Odalara dönecek olursak suitlerin bir kısmını geziyoruz. Gerçekten de hepsi birbirinden farklı dekore edilmiş. Görevli bu odalarda bulunan mobilyaların, küplerin, aydınlatmaların, mobilyaların antika olduğunu söylüyor. Örneğin, masaların üzerindeki camın antikaları korumak amacıyla konulduğunu söylüyor. Sonuçta burası müze değil insanlar burada yaşıyor, sıcak fincanını koyuyor masaya. Antikadan anlamadığımdan odaların değerini çok anlayamıyorum. Örneğin Michael Jackson'ın kaldığı odada bana sıradan gelen ayı figürlü bir abajür, Michael'ın çok ilgisini çekmiş ve satın almak istemiş. Ama yurtdışına çıkış izni verilmediğinden alamamış. Ben pek bir şey anlamadım o abajurdan. Duvarlara kaplanan kumaşlar çok güzel bir de tavan oymaları. Yatağın perdelerle ayrılmış olası da tam bana göre olmasının yanında canım önündeki yükselti de çok hoşuma gidiyor. Bu arada camlar çok pis. Sebebini anlayamadım. Havanın -10'larda olduğu dönemde silmek için ıslak bezi  cama sürdüğümde cam bir anda buz tutmuştu. Tam buzlu cam olmuştu yani. Eritene kadar epey uğraşmıştım. Sebebi belki  bunun gibi zor kış şartlarıdır.

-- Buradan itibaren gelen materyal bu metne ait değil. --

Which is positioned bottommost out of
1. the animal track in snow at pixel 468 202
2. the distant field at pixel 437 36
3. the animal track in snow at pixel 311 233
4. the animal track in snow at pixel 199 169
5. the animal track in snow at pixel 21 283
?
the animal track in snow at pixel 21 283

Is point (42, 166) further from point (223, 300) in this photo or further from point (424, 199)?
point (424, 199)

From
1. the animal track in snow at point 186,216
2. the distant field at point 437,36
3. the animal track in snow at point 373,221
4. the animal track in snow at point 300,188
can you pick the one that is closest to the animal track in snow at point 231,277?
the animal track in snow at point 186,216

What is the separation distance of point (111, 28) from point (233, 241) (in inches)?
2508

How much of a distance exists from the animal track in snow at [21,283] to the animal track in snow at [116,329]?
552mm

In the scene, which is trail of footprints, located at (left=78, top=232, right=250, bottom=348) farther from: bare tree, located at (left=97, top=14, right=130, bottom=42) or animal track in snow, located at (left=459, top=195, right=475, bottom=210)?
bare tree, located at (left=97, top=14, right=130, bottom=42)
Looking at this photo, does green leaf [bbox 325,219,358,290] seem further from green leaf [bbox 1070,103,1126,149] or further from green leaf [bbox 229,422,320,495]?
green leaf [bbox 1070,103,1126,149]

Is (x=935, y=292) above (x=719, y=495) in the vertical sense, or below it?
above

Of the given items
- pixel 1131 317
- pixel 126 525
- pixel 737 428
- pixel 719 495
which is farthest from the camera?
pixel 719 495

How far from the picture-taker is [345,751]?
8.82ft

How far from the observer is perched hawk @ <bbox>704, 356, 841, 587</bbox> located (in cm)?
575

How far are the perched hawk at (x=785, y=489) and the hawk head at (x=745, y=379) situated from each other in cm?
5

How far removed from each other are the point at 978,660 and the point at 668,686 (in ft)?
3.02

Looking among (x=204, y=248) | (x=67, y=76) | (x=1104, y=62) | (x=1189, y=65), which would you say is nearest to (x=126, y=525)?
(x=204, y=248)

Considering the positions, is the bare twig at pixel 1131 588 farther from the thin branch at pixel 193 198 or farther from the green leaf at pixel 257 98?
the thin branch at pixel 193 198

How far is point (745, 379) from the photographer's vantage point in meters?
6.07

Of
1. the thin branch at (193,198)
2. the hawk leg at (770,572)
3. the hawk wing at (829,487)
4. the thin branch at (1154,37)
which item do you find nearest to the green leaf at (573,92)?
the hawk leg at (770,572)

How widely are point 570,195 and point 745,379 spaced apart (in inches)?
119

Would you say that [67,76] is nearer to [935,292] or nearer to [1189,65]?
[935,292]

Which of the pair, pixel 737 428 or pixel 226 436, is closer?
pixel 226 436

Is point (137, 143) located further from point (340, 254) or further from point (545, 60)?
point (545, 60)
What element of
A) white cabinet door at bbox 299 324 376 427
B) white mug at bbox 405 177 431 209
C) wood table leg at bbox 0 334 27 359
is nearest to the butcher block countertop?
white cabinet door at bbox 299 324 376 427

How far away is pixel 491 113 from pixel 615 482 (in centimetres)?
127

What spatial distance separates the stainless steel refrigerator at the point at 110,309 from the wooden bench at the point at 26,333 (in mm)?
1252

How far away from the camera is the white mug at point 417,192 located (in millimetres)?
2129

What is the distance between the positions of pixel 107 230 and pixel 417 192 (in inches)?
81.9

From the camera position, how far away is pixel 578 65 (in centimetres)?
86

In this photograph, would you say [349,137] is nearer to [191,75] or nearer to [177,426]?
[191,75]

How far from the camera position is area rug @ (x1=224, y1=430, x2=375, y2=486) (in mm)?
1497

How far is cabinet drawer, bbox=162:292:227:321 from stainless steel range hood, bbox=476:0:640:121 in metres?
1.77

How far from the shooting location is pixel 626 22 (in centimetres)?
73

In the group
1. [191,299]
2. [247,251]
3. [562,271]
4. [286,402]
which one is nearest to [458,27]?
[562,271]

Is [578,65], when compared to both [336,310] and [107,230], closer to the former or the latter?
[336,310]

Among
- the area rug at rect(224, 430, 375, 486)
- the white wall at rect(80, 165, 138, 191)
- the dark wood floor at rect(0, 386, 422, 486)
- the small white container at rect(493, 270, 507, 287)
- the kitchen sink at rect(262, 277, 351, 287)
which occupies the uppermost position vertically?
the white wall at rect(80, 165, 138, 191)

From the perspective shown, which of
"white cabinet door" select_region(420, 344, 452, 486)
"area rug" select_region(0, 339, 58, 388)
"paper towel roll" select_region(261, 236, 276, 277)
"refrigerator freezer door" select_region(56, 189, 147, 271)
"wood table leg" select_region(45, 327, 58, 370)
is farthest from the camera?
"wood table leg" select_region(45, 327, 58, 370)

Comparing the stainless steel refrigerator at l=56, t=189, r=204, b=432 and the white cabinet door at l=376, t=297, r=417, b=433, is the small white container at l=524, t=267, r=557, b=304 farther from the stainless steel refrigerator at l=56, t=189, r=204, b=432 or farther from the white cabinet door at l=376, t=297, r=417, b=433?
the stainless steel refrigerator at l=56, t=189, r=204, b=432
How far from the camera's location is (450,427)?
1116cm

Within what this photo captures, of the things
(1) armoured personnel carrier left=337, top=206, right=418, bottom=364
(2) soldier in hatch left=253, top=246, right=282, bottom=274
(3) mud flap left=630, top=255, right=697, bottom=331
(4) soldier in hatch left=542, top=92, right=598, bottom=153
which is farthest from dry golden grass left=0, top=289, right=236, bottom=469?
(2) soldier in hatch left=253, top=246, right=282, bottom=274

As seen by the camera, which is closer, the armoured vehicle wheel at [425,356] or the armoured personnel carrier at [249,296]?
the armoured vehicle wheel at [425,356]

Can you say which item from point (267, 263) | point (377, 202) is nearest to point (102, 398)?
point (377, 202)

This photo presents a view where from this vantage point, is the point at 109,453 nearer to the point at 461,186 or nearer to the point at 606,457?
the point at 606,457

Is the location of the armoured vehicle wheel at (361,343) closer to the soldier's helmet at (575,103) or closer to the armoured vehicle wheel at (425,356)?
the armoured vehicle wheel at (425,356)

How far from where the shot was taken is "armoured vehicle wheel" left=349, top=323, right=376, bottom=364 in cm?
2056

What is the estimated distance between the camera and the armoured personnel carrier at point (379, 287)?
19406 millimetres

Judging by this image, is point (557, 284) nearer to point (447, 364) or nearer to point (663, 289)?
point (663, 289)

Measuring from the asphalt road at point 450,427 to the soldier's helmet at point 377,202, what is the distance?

Bu arada banyolar son derece vasat. Orada antika değerinde bir şey olduğunu hiç sanmıyorum.




Mimari yürüyüş grubuyla yaptığım ilk gezimizi Metropol Restoranda verdiğimiz bir kahve molasıyla tamamlıyoruz. Önünden defalarca geçtiğim bu tarihi oteli, özel kısımlarını dahi, gezme şansı bulabildiğim ve merakımı yendiğim için kendimi çok sanslı hissediyor, grubun bir sonraki gezisini heyecanla bekliyorum.